Exercise aim - Word for word, restate every line of the listing that follows.

Input material -
-------

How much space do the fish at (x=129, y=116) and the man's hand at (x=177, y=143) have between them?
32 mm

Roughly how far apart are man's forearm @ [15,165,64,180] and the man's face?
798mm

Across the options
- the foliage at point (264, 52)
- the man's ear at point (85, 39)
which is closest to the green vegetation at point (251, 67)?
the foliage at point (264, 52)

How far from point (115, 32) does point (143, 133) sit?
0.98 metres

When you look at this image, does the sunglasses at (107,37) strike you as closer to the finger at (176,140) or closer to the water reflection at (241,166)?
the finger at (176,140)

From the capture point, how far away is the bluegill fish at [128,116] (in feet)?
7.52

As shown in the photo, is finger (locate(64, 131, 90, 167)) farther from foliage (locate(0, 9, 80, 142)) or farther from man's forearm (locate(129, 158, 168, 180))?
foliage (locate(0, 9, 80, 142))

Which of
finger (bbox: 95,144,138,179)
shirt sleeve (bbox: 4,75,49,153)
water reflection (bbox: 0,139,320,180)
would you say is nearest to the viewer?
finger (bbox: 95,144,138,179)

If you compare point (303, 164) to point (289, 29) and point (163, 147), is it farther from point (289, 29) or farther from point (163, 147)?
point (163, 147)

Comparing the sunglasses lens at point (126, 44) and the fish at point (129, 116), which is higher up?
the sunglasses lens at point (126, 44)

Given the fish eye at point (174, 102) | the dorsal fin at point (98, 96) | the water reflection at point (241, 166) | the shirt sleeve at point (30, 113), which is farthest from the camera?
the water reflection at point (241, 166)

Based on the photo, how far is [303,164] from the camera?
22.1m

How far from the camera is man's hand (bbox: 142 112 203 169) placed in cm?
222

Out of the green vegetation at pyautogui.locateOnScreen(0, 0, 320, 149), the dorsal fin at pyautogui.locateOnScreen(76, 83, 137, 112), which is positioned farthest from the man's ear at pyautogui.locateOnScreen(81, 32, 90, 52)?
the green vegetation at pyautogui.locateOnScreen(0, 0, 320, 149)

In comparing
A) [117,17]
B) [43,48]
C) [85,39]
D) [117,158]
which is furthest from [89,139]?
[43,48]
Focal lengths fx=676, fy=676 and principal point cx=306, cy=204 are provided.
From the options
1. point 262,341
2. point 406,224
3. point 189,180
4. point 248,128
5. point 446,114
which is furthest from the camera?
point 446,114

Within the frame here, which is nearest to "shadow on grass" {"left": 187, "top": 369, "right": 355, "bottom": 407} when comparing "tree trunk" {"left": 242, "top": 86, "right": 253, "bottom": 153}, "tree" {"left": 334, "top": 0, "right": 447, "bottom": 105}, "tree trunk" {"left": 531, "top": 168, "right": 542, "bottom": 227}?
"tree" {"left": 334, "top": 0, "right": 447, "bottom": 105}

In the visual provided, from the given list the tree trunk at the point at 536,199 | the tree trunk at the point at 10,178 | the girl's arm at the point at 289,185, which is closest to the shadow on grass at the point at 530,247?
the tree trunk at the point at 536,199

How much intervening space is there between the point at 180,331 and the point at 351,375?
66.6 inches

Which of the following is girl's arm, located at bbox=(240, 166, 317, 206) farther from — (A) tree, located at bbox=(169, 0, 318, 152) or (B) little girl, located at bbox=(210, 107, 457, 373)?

-------

In response -
How much space do the fish at (x=129, y=116) and the man's hand at (x=177, y=143) have between them?
32 mm

Roughly how far apart are man's forearm @ [15,165,64,180] and the man's face?
798mm

Across the options
- the foliage at point (264, 52)
- the man's ear at point (85, 39)
which is closest to the green vegetation at point (251, 67)?
the foliage at point (264, 52)

How far from point (115, 32) does point (143, 133) sit?
0.98 metres

When you look at this image, does the sunglasses at (107,37) strike you as closer to the finger at (176,140) or closer to the water reflection at (241,166)?
the finger at (176,140)

From the capture point, how far away is the bluegill fish at [128,116] (in feet)?
7.52

As shown in the photo, is finger (locate(64, 131, 90, 167)) farther from foliage (locate(0, 9, 80, 142)) or farther from man's forearm (locate(129, 158, 168, 180))?
foliage (locate(0, 9, 80, 142))

Which of
finger (bbox: 95,144,138,179)
shirt sleeve (bbox: 4,75,49,153)
water reflection (bbox: 0,139,320,180)
would you say is nearest to the viewer?
finger (bbox: 95,144,138,179)

If you compare point (303, 164) to point (289, 29) and point (163, 147), is it farther from point (289, 29) or farther from point (163, 147)?
point (163, 147)

Comparing the sunglasses lens at point (126, 44) and the fish at point (129, 116), which is higher up?
the sunglasses lens at point (126, 44)

Given the fish eye at point (174, 102) | the dorsal fin at point (98, 96) | the water reflection at point (241, 166) | the shirt sleeve at point (30, 113), which is farthest from the camera?
the water reflection at point (241, 166)

Based on the photo, how far is [303,164] from the camera?
22.1m

How far from the camera is man's hand (bbox: 142 112 203 169) placed in cm?
222

Out of the green vegetation at pyautogui.locateOnScreen(0, 0, 320, 149), the dorsal fin at pyautogui.locateOnScreen(76, 83, 137, 112), which is positioned farthest from the man's ear at pyautogui.locateOnScreen(81, 32, 90, 52)?
the green vegetation at pyautogui.locateOnScreen(0, 0, 320, 149)

In comparing
A) [117,17]
B) [43,48]
C) [85,39]
D) [117,158]
which is furthest from [89,139]?
[43,48]
Focal lengths fx=676, fy=676 and principal point cx=306, cy=204 are provided.
From the options
1. point 262,341
2. point 406,224
3. point 189,180
4. point 248,128
5. point 446,114
which is furthest from the camera?
point 446,114

Within the frame here, which is nearest to "shadow on grass" {"left": 187, "top": 369, "right": 355, "bottom": 407} when comparing "tree trunk" {"left": 242, "top": 86, "right": 253, "bottom": 153}, "tree" {"left": 334, "top": 0, "right": 447, "bottom": 105}, "tree trunk" {"left": 531, "top": 168, "right": 542, "bottom": 227}?
"tree" {"left": 334, "top": 0, "right": 447, "bottom": 105}

In the visual provided, from the given list the tree trunk at the point at 536,199 | the tree trunk at the point at 10,178 | the girl's arm at the point at 289,185, which is closest to the shadow on grass at the point at 530,247?
the tree trunk at the point at 536,199

How much intervening space is there between the point at 180,331 and the point at 351,375?
66.6 inches

Which of the following is girl's arm, located at bbox=(240, 166, 317, 206) farther from — (A) tree, located at bbox=(169, 0, 318, 152) or (B) little girl, located at bbox=(210, 107, 457, 373)?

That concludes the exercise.